In bed that night, I listened to a helicopter circle overhead (it may have been two) and watched the flashlights dance as firefighters punched holes in the roof of the burning building. Eventually Jay did come home, as did the others. After that, I categorized unoccupied buildings as manageable and tried to adopt a take-it-as-it-comes attitude.

SO on the evening of Aug. 18, when Jay called hours later and said, “I’m O.K., but Joey and Bobby are dead,” I was shocked. Robert Beddia was a veteran firefighter; his 24th anniversary with the department would have been this Wednesday. He looked a decade younger than his 53 years, and he had a boyish sense of mischief. Joseph Graffagnino was the father of two young children and a devoted husband who would have celebrated his 34th birthday that Monday. They were two of the most charismatic men and brightest lights in Jay’s house.

“What are you talking about?” I screamed. “There was no one in the building! How could this happen when there was no one to save?” We stayed on the phone dissecting the events and mourning together until he said he had to go back to the men.

Without civilian lives at stake and without access to water (the standpipe, the main artery that would have provided water to the building, had been dismantled), the firefighters had been dropped into a smoke-filled maze of debris. Dozens of men were forced to radio Maydays, the most urgent of distress calls, and the scene quickly devolved into mayhem.

The weeks that followed were filled with bagpipes, drums, eulogies and rituals. Thousands of people — relatives, friends, firefighters from across the country — lined up at the wakes and funerals.

We, the spouses and girlfriends of the men in the house, were labeled “honor wives” and were shuttled around by a doe-eyed probationary firefighter. For Joey, we were bused to Andrew Torregrossa & Sons Funeral Home and St. Ephrem Roman Catholic Church in Dyker Heights, Brooklyn. For Bobby, we went to Harmon Funeral Home in West Brighton, Staten Island, and then to St. Patrick’s Cathedral. In transit, commiserating with my fellow passengers, I felt myself becoming part of a somber sisterhood.

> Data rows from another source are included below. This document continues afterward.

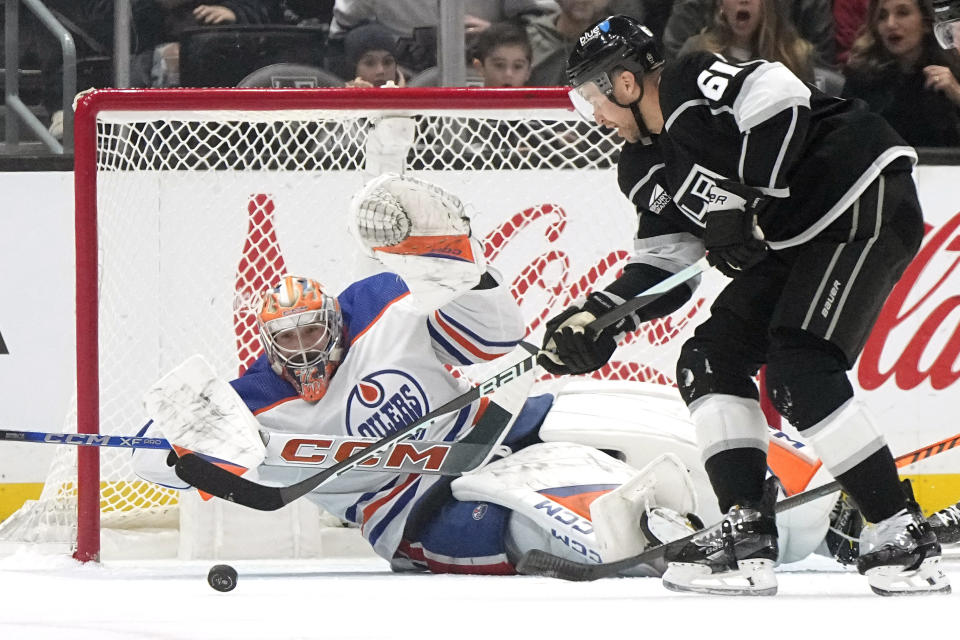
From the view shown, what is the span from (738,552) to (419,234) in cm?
89

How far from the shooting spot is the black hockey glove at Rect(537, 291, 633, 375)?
7.77ft

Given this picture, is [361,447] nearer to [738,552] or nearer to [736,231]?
[738,552]

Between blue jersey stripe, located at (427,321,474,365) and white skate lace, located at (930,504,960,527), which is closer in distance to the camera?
white skate lace, located at (930,504,960,527)

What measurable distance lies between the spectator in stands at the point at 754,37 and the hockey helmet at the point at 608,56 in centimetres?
161

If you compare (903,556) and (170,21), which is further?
(170,21)

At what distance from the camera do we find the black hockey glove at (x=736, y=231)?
2.10 m

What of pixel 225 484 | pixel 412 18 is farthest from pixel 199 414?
pixel 412 18

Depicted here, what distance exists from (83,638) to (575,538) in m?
1.18

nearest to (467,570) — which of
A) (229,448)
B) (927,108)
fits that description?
(229,448)

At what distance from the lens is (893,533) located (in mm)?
2084

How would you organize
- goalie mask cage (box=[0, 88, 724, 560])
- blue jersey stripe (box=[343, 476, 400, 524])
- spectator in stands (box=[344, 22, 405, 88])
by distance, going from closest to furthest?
1. blue jersey stripe (box=[343, 476, 400, 524])
2. goalie mask cage (box=[0, 88, 724, 560])
3. spectator in stands (box=[344, 22, 405, 88])

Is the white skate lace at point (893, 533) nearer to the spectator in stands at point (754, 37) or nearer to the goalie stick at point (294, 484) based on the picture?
the goalie stick at point (294, 484)

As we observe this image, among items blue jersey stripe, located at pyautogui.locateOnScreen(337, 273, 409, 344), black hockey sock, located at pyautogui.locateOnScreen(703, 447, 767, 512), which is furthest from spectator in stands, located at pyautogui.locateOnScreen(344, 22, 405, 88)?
black hockey sock, located at pyautogui.locateOnScreen(703, 447, 767, 512)

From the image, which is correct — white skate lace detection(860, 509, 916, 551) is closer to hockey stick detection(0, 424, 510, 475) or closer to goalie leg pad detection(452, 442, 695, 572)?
goalie leg pad detection(452, 442, 695, 572)
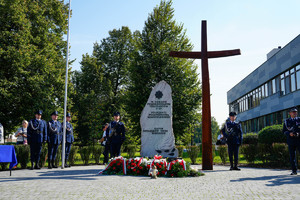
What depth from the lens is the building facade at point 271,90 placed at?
2667 centimetres

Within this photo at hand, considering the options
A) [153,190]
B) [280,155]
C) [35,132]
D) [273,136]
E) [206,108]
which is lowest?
[153,190]

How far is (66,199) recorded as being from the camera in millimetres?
5598

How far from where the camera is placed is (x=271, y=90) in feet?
110

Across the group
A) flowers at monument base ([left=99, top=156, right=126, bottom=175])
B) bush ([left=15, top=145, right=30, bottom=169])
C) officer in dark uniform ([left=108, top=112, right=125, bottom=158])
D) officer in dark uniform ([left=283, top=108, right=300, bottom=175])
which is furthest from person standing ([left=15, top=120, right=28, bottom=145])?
officer in dark uniform ([left=283, top=108, right=300, bottom=175])

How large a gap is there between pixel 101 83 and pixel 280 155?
2673 centimetres

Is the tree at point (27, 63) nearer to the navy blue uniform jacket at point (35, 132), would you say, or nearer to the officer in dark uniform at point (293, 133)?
the navy blue uniform jacket at point (35, 132)

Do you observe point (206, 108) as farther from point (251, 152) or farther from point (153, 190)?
point (153, 190)

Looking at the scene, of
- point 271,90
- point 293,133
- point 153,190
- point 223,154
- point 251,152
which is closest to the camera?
point 153,190

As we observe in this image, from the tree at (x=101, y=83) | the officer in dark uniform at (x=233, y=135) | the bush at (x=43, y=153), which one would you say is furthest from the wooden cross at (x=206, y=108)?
the tree at (x=101, y=83)

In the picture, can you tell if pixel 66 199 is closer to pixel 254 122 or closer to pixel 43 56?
pixel 43 56

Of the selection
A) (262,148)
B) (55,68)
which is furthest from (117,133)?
(55,68)

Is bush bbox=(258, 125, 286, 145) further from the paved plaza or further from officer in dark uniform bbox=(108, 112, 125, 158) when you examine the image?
the paved plaza

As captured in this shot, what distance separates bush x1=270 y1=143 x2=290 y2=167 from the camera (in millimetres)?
12930

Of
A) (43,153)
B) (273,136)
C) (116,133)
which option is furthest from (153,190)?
(273,136)
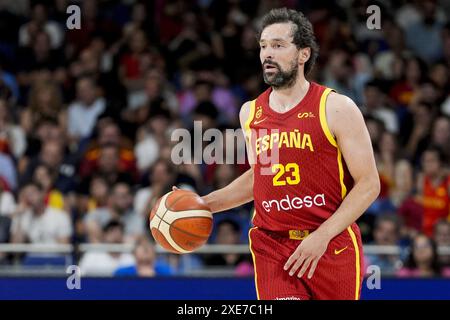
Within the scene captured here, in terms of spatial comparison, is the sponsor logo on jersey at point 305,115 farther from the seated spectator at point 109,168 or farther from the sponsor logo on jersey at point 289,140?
the seated spectator at point 109,168

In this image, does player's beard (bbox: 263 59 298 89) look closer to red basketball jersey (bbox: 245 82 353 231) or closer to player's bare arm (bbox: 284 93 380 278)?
red basketball jersey (bbox: 245 82 353 231)

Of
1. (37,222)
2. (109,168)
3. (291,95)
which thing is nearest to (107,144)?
(109,168)

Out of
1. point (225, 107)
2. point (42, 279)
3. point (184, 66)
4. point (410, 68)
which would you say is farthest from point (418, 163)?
point (42, 279)

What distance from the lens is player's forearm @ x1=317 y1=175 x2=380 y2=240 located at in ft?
18.3

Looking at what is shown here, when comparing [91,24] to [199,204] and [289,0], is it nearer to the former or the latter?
[289,0]

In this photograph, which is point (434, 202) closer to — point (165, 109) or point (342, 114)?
point (165, 109)

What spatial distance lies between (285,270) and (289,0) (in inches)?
335

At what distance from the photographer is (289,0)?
13.8 meters

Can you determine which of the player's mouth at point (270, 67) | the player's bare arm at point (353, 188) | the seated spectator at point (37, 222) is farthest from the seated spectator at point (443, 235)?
the player's mouth at point (270, 67)

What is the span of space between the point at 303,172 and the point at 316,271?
54 centimetres

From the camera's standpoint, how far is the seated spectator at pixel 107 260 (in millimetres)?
9680

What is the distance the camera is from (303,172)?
18.8 ft

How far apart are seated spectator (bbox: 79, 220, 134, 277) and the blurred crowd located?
13mm

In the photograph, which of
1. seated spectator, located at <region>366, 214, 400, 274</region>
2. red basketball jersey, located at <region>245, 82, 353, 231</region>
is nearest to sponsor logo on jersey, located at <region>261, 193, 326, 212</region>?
red basketball jersey, located at <region>245, 82, 353, 231</region>
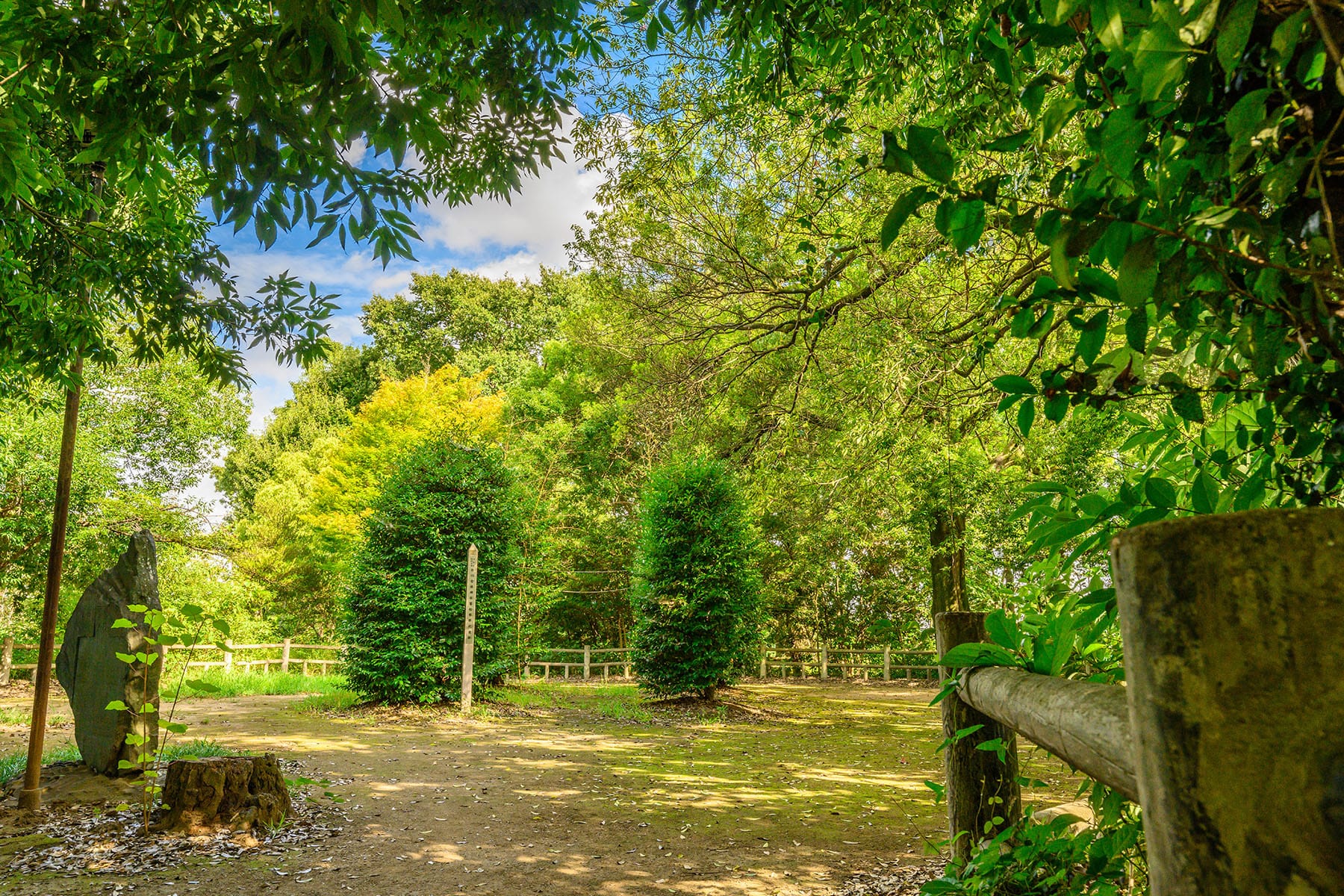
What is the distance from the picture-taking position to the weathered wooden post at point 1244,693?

But when I was with people outside this world, I occasionally felt some distance. During the time I was away from the public relations office where I work, a colleague sent me an awkwardly philosophical e-mail message about the stages of life. When I explained my absence to another colleague, she acted as if I hadn’t said anything at all.

After a memorial at Old St. Patrick’s Cathedral in SoHo on Sept. 11, the whole group of us went back to the firehouse to eat, talk and decompress. Steve Buscemi, a former Engine 55 firefighter turned A-list actor, showed up. But this time I couldn’t fool myself into believing that the presence of famous names would dictate the ending of the story.